(Text segment):
+===+
A big help is if the legends are sorted by the same order as the endpoint heights of the lines on the plot (or start, or mean).

Your lines are better for me where the lines are well separated. When they cross it's just a jumble of colour though. And of course reading them by RGB value is now much harder.

Kevin C

2. Kevin,
THanks for the comment. I guess a better legend would help. I'm afraid the legends here were messed up for reasons that I don't understand. I would like to show a longer segment of line, but I can't see how to make R do that.

For me it also gets to be a jumble of colors at times - but that's when other schemes get messy too. I used random colors - I imagine for red-green it would be better to make sure there was at least one strong blue and one other in each line.

3. The sample below should help solve the "longer segment" difficulty: seg.len is in character width units.

I've modified your example to use solid lines and various colour palettes in R: cm.colors, rainbow, terrain.colors, topo.colors and heat.colors, as well as creating my own palette using the colours used for GISS Global Maps. I find the rainbow palette quite good for distinguishing lines.

You may also find something of interest in two R packages:

dichromat, described as "Collapse red-green distinctions to simulate the effects of colour-blindness", providing "17 color schemes suitable for people with deficient or anomalous red-green vision"

RColorBrewer, described as "The package provides palettes for drawing nice maps shaded according to a variable", with brewer.pal which "makes the color palettes from ColorBrewer available as R palettes". The selection tools at http://colorbrewer.org provide options such as "colorblind safe", "print friendly" and "photocopy-able", and might be worth exploring.

# Select a palette from the selection below (myPal)
#
myPal<-cm.colors(N); paletteTitle<-"cm.colors(N)"
myPal<-rainbow(N); paletteTitle<-"rainbow(N)"
+===+
(Supplied entries):
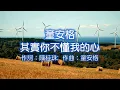 童安格 - 其實你不懂我的心；作詞：陳桂珠；作曲：童安格；編曲：陳玉立 💕你說我像雲   捉摸不定   其實你不懂我的心💕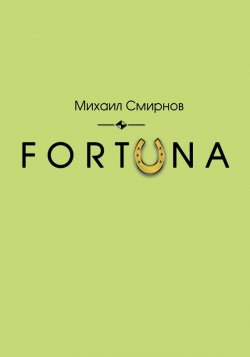 Книга "FORTUNA" {Fortuna} – Михаил Смирнов, 2017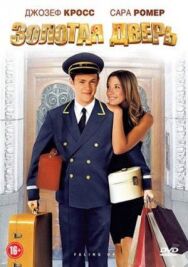 Постер к фильму Золотая дверь смотреть онлайн на HD Rezka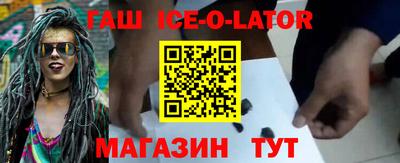 кристаллы Бугуруслан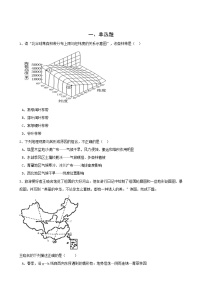 高考地理人教版一轮复习专题测试试题：16 环境的地域分异规律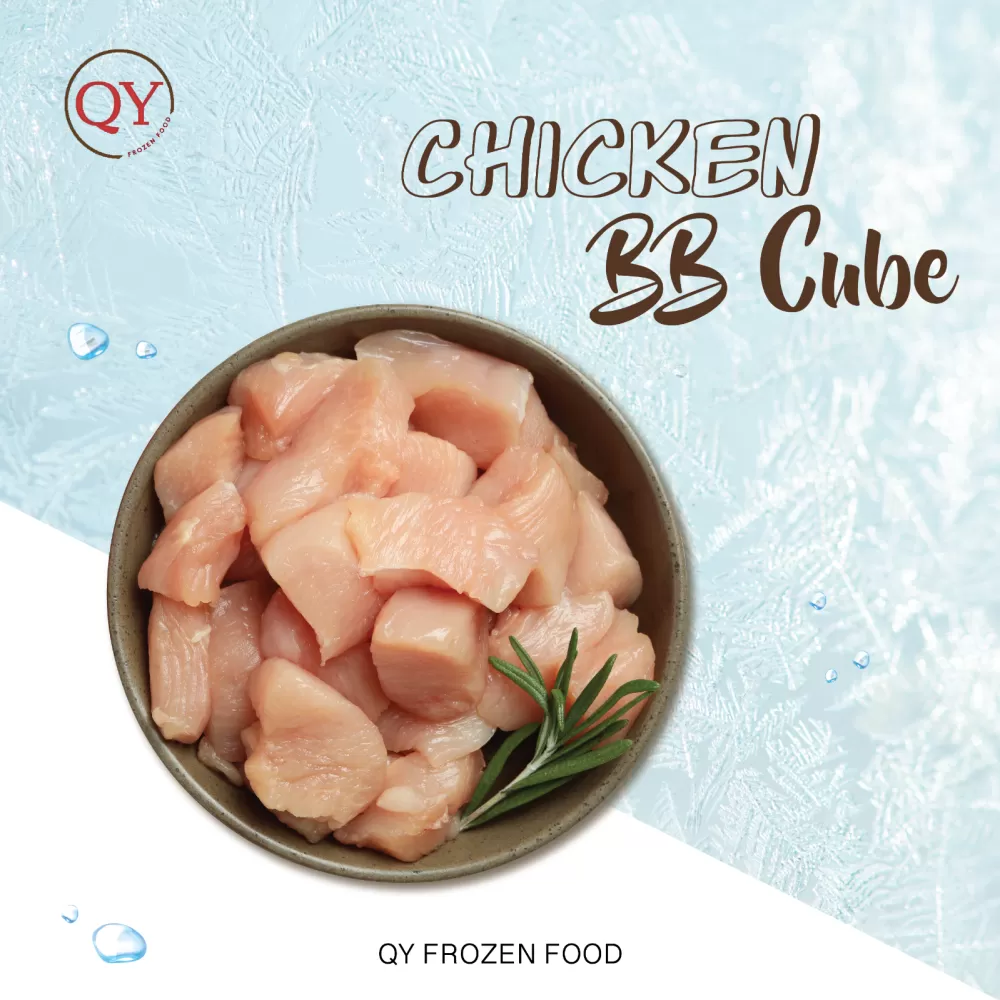 Chicken Boneless Breast Cube 【2KG+-】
+===+
(Prompt A): Translate this sentence from the forum thread on plot line colors into Spanish: "I find the rainbow palette quite good for distinguishing lines."
(Prompt B): According to the forum thread on plot line colors, what units is seg.len measured in?
The rows have no connection to the forum thread on line colors in R plots.

(Answer box A): La paleta rainbow me parece bastante buena para distinguir líneas.

(Answer box B): Character width units.